# Westgate owners-deposit at resort or II



## tcrny (Mar 6, 2011)

We purchased end of Dec Westgate Palace Orlando week 51 (our first TS).  In order to deposit the week, I am confused about where to deposit first.  We have II and when I log on our TS shows up, but it asks for a reservation # and says to contact home resort for info.  Is there something I need to do with home resort to let them know I am exchanging/depositing before going through II?  I'd be interested in anyone who owns Westgate TS's on best way to exchange.  Westgate website says to call their customer service for help on depositing/exchanging ... and so does II.  Where do I go first?  We have no preferences or specific places we want to travel as we haven't visited many places, and want to use this timeshare as a way to trade to see different places.  Thanks for your help, Cathy


----------



## timeos2 (Mar 6, 2011)

*The usual Wastegate BS*

As you own a fixed week what SHOULD happen you simply deposit that week with II - game over. But this is Wastegate so what you OWN doesn't matter to them - you must contact the resort and get a week (most likely won't be your legally deeded week unless it is extremely low value) which they choose. This flies in the face of what a deeded, fixed week ownership is but because Wastegate can & II lets them get away with it (if you had access to RCI that wouldn't be allowed - they only accept the deeded week as it should be) thats what they do. 

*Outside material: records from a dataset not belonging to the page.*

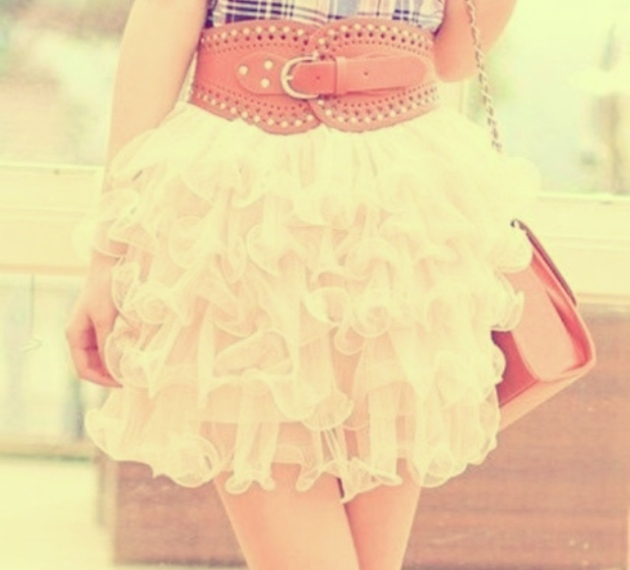 love skirts like this one and the belt is very nice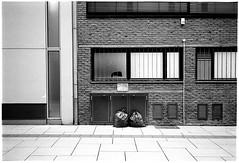 Doppelpack (Christoph Schrief) Tags: frankfurtammain neuerothofstrasse leicam2 zeisscbiogon2835 kodaktrix400400 ilfordilfoteclc29 119 7min 20° selfdeveloped film analog bw sw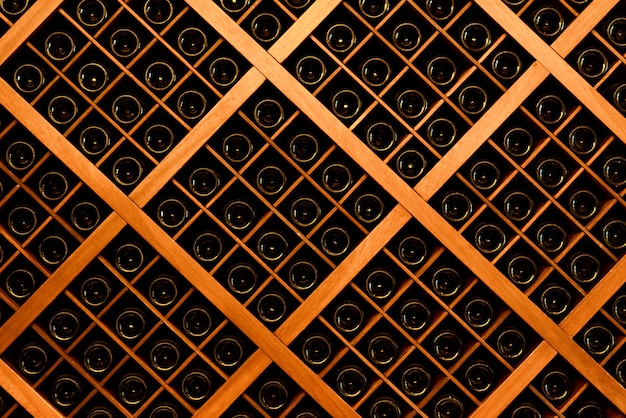 Parede de garrafas de vinho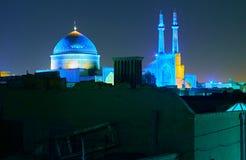 Μπλε θόλοι το βράδυ Yazd, Ιράν στοκ εικόνες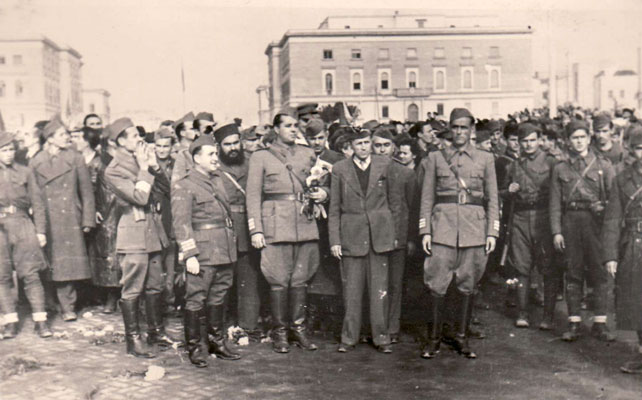 Partisans_in_Tirana.jpg.81ef5d11584c1632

To beat them you can try SFX and see if they will accept your week/resort (they may not) if they don't then you may want to look at Trading Places or another third party other than II.  

Forcing you to take a week other than what you own is not even legal but this is Wastegate so they feel mere laws don't apply to them!  And II lets them get away with it. If you can avoid using II as you should have the benefit of what you OWN not what Wastegate deems you worthy of.  Good luck. Unfortunately you picked a very owner negative timeshare group to own with and this will likely be only one of many frustrations or worse you'll have to deal with.  We recently & finally got rid of our one timeshare mistake - a resale Wastegate VV week. We though we liked it when we bought over 15 years ago but, like most Wastegate owners, ultimately became totally disillusioned with what is easily the worst timeshare operation that exists in the US.  There may be worse in Mexico but we are never even tempted to dabble with that area. 

Good luck with your ownership. Don't let them railroad you.


----------



## AwayWeGo (Mar 7, 2011)

*Congratulations.  That Was A Long Time Coming, Eh ?*




timeos2 said:


> We recently & finally got rid of our one timeshare mistake - a resale Wastegate VV week. We though we liked it when we bought over 15 years ago but, like most Wastegate owners, ultimately became totally disillusioned with what is easily the worst timeshare operation that exists in the US.  There may be worse in Mexico but we are never even tempted to dabble with that area.


Good riddance to the timeshare you loved to hate. 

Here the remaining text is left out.